Building RegEx for different types of Company names

I am trying to build a regular expression to match and extract the company names in their public statement. However, this seems a little bit too difficult and I have no idea how to match all of them. Is it a good idea to use regular expression to match them?

Here are the examples of the company names:

  1. SUNRISE Industrials, Inc.
  2. Oceanic Health Food Holdings Company Limited
  3. Forest International INC
  4. Zenith Bioscience Limited - B
  5. Y.Z.Q. Electrics (Hu Bei) Co., Ltd
  6. Rivercross Bridge Limited
  7. Emerald Smart Technology Inc., Co., Ltd.
  8. Mountainview Aluminium International Holdings Limited
  9. Vivid Pharmaceuticals. - B
  10. Juniper Hydrogen Energy Equipment Co., Ltd.
  11. Golden Material Technology Co., Ltd.
  12. Skyline Technology Limited
  13. WellnessWay Inc.
  14. Fertility Hospital Management Group Limited
  15. Golden Peak Gold Mining Co., Ltd.
  16. Sunrise Technology Co., Ltd.
  17. Harmony Biotherapeutics, Inc. - B
  18. Summit Box Holdings Limited
  19. Pearl REFIRE Group Limited
  20. Starlight Energy Holdings, Inc.
  21. Evergreen Group Co., Ltd.
  22. ABC Electronics Co., Ltd.

No, it doesn’t look like the use case is suitable for Regex. You can load all names to a List(Of String) and check List.Contains(CurrentName)

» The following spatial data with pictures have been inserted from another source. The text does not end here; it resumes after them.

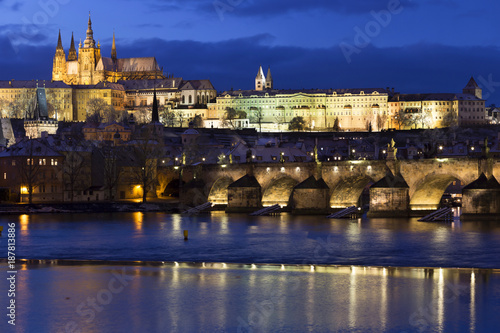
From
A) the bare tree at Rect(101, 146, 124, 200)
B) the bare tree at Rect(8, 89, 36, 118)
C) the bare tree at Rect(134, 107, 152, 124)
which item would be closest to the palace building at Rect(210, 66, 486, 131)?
the bare tree at Rect(134, 107, 152, 124)

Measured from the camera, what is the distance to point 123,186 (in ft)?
266

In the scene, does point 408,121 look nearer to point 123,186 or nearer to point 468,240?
point 123,186

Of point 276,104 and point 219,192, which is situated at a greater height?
point 276,104

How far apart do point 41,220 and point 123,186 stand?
20.6 m

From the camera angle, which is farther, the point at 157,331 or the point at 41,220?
the point at 41,220

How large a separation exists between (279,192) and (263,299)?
4608 cm

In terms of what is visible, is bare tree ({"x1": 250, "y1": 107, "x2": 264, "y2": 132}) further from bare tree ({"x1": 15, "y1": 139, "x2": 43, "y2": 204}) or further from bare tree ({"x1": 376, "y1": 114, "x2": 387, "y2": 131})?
bare tree ({"x1": 15, "y1": 139, "x2": 43, "y2": 204})

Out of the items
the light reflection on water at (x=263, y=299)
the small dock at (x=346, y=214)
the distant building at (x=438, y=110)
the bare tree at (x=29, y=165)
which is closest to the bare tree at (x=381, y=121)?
the distant building at (x=438, y=110)

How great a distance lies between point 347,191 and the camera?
67.9 metres

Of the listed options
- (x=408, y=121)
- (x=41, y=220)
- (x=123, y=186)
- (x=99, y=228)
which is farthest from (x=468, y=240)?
(x=408, y=121)

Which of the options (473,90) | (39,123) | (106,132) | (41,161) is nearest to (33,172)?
(41,161)

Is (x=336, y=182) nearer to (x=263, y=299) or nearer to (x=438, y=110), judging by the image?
(x=263, y=299)

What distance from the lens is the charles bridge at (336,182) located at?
59250 mm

Thanks for tour reply! However, the robot should download the statements from websites itself and read the pdf file to extract the company name. I am sorry but your answer cannot apply to this situation.

I am sorry as well that I couldn’t read your mind :grinning:

Nvm thanks for offering help :blush:

1 Like

@Komom

Is there any other static text or pattern before or after the name? that can be used as one anchor and can check

but if it is only with name then any name is possible and no patterns are there

few might be possible but again not 100% as ltd. etc can be used but again company can have any number of words as names infront so anything around is better to use in regex

cheers

I think before the name there should be a word “sponsor” in the extracted text. But they are in different lines. Is it able to extract the name using the word “sponsor” as anchor?

@Komom

Yes we can…show some patterns we can find how to extract…better find an ending patter also like a dot or a new line etc

Cheers

Joint Sponsors [REDACTED]
=~ i.
=>»
Goldman BofA SECURITIES HATONG

The above texts is an example, can I extract only the forth line?

@Komom

Yes you can here is an example

(?<=Sponsors(.*\r?\n){3}).*

In regexoptions use multiline

Cheers

This topic was automatically closed 3 days after the last reply. New replies are no longer allowed.